#### [Task prompt]
Give again the lines from the line with "Thumbnail for entry" to the last line of the records, exactly and in full. Do not carry over any pictures.

Entries taken from a collection

* * * * *

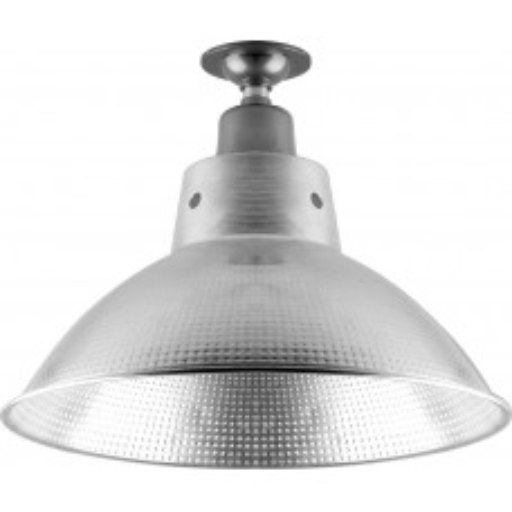 Светильник Feron HL38 купольный 60W E27 230V, хром 12063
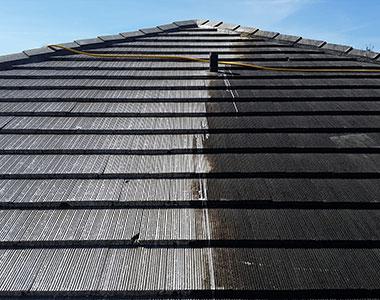 roof-washing-380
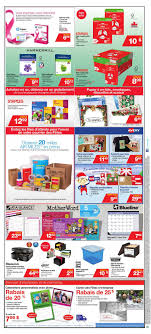 Money Maker Coupons Dollar Tree, Lazy One Usa Coupons Shop Maidenform Coupons Deals With Cash Back Rakuten Members Only Coupon Code Shopko Loyalty Waterfalls Car Wash Naples Coupons Mahoney State Park Jets Pizza Dexter Mi Discount Applied 10 Off Bbydoo Code Promo Codes Fyvor Bali Playtex Bras As Low 666 Shipped Amazon Up To 70 Off W For October 2019 Berkshire Hosiery Portable Dvd Player Hair So Fly Up 85 Off Gucci 2018 Verified Couponslivesunday Torrid January 20 30 All Purchases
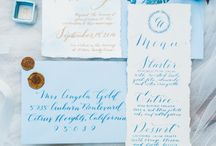 Wedding Calligraphy / Calligrapher wedding details for the big day!
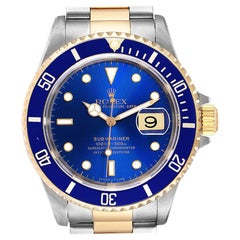 Rolex Submariner Purple Blue Dial Steel Yellow Gold Men's Watch 16613 Box Papers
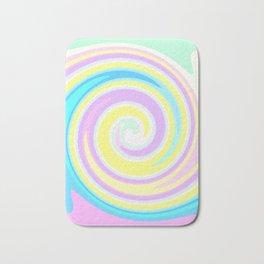 Bright abstract spiral Bath Mat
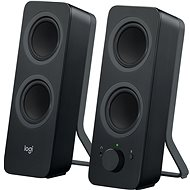Logitech Z207 Black - Speakers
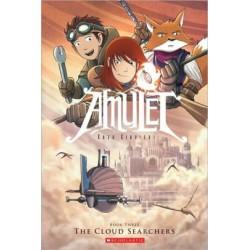 Amulet V03 The Cloud Searchers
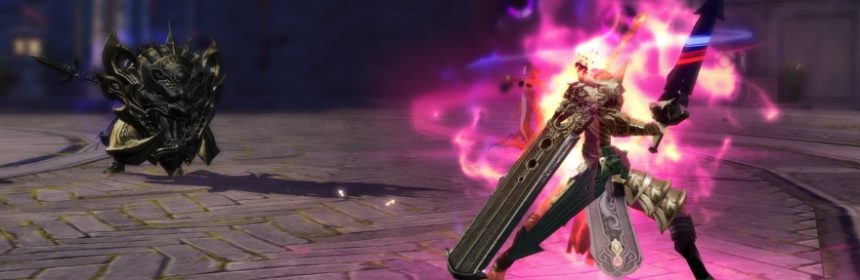 REVELATION ONLINE: TERZA CLOSED BETA INIZIATA, NUOVO TRAILER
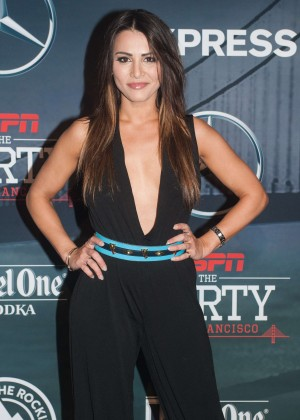 Andi Dorfman - 2016 ESPN The Party For Super Bowl in San Francisco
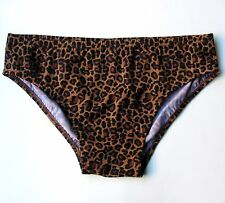 MENS Swim Brief Swimsuit in Regular or Low-Rise in Brown Leopard Print: S-M-L-XL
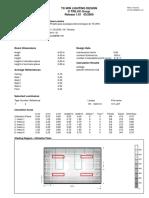 lumiere_tx-win.pdf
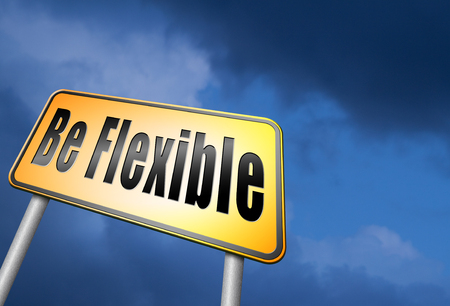 be: Be flexible road sign Stock Photo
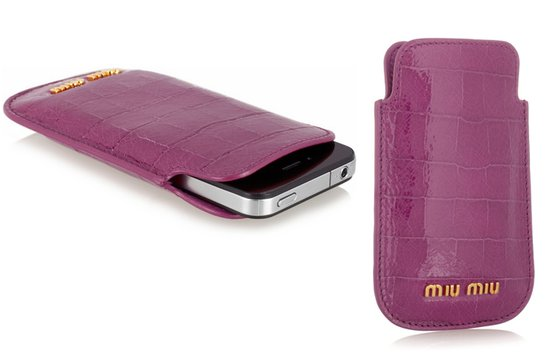 photo of Miu Miu iPhone case via Net-a-Porter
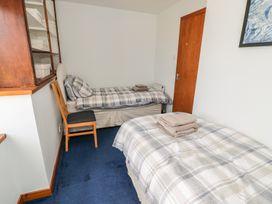 Millrace Northfield - Scottish Lowlands - 977524 - thumbnail photo 12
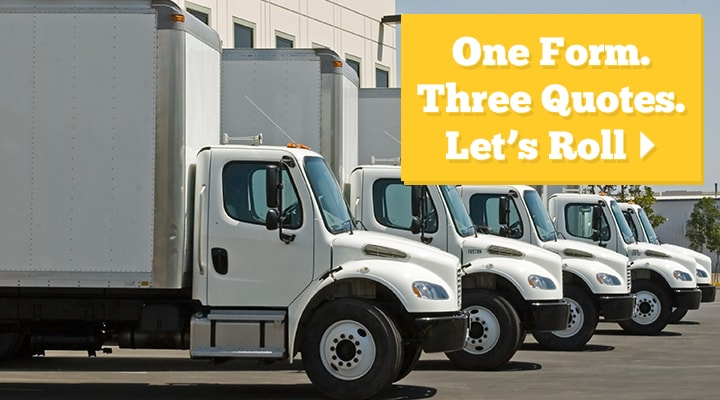 Box-Truck-1-Form-3-Quotes-2-min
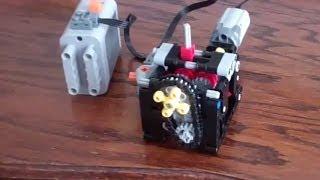 Лего Техніки: 4-Ступінчаста Механічна Коробка Передач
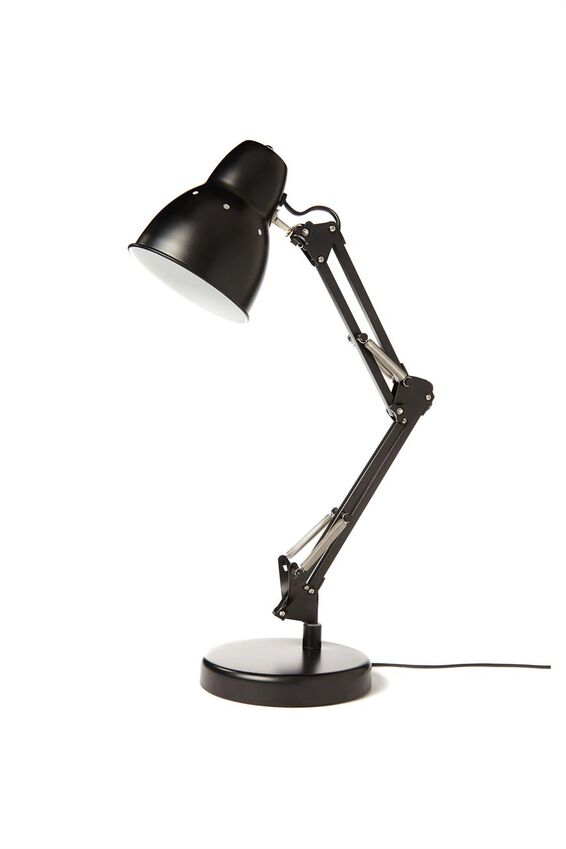 Industrial Lamp Light G, MATTE  BLACK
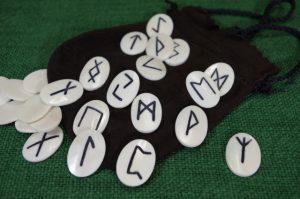 Runen Set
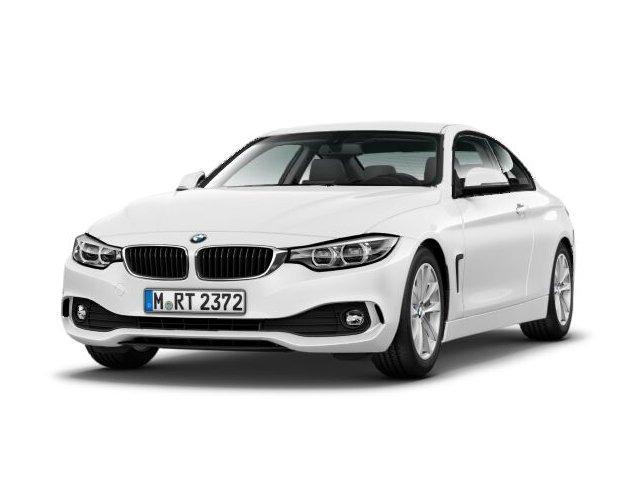 BMW 4er - 430d Coupé Sport Line Head-Up HiFi Var. Lenkung EURO 6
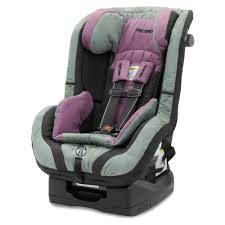 RECARO ProRIDE Convertible Car Seat - Riley - Walmart.com China Seat Recaro Whosale Aliba Racing Seats How To Pick Out The Best For Your Car Youtube Recaro Leather Ford Mondeo St200 Fit Sierra P100 Picup Truck Strikes Seat Deal With Man Locator Blog Capital Seating And Vision Accsories Recaro Rsg Alcantara Japan Models Performance M63660005mf Mustang Black Car 3d Model In Parts Of Auto 3dexport Own Something Special Overview Aftermarket Automotive Commercial Vehicle Presents Tomorrow 1969fordmustangbs302recaroseats Hot Rod Network For Porsche 1202354 154 202 354 Ready To Ship Ergomed Es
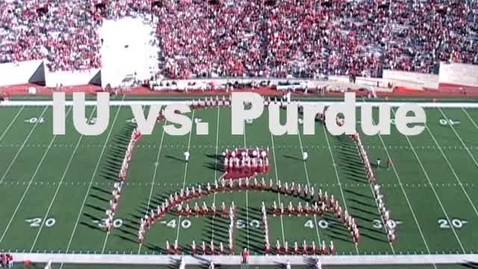 Thumbnail for entry 2005-11-19 vs Purdue - Halftime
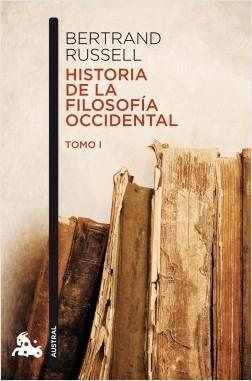 Historia de la filosofía occidental - I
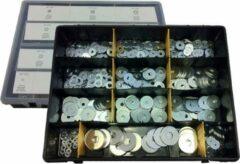 JBM Tools| Assortimentendoos set van 475 sluitringen | Set van ringen bevestigingsringen
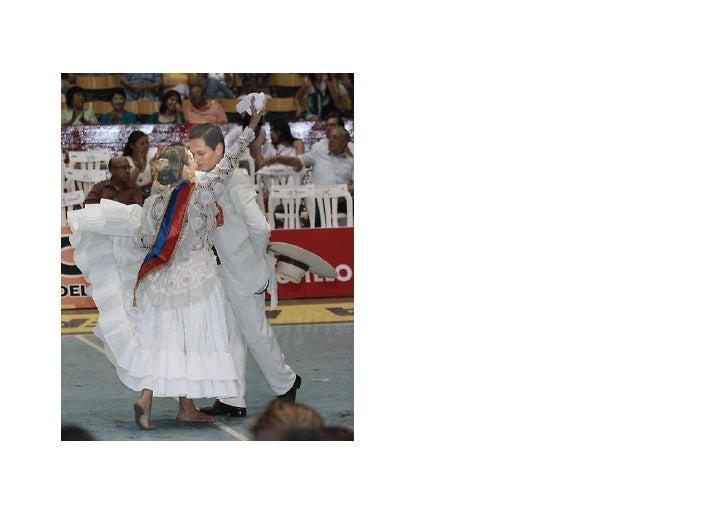 FOTOS CAMPEONES NACIONALES DEL PERU CLUB LIBERTAD DE TRUJILLO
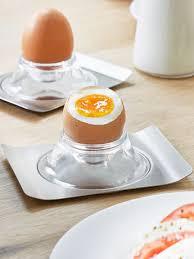 <b>Набор подставок для яиц</b> Бранч, 2 шт. Gefu 10411683 в интернет ...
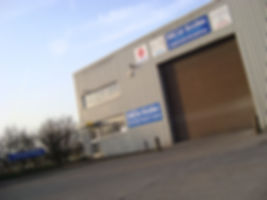 Car Body Repairs Warwickshire and Accident Repair Centre Southam
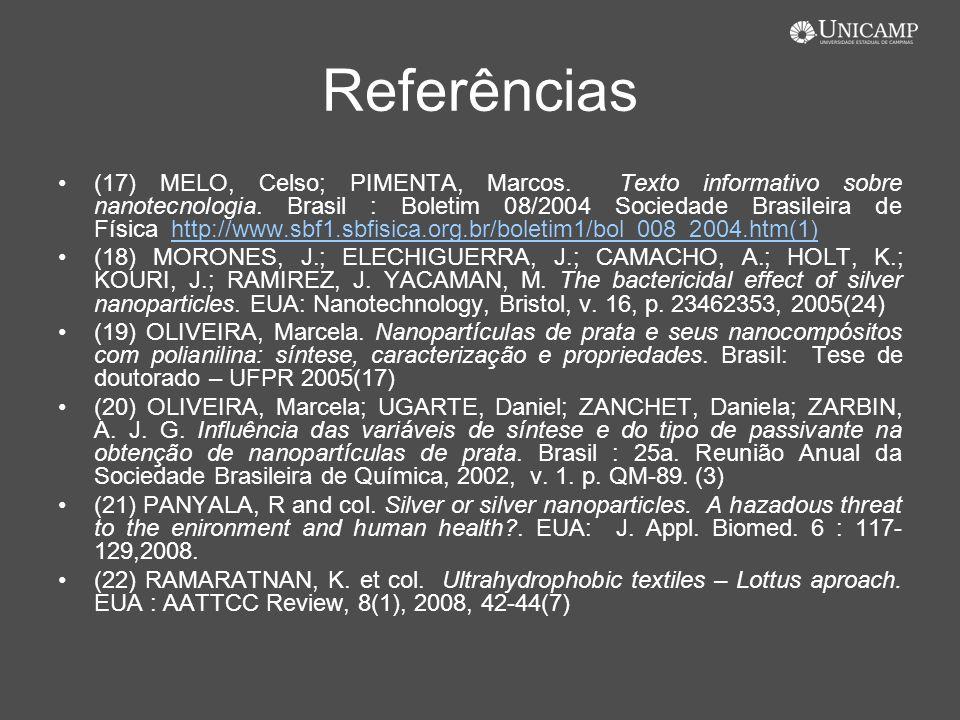 Referências (17) MELO, Celso; PIMENTA, Marcos. Texto informativo sobre nanotecnologia. Brasil : Boletim 08/2004 Sociedade Brasileira de Física http://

* * * * *

#### [Task result]
 Thumbnail for entry 2005-11-19 vs Purdue - Halftime
 Historia de la filosofía occidental - I
 JBM Tools| Assortimentendoos set van 475 sluitringen | Set van ringen bevestigingsringen
 FOTOS CAMPEONES NACIONALES DEL PERU CLUB LIBERTAD DE TRUJILLO
 <b>Набор подставок для яиц</b> Бранч, 2 шт. Gefu 10411683 в интернет ...
 Car Body Repairs Warwickshire and Accident Repair Centre Southam
 Referências (17) MELO, Celso; PIMENTA, Marcos. Texto informativo sobre nanotecnologia. Brasil : Boletim 08/2004 Sociedade Brasileira de Física http://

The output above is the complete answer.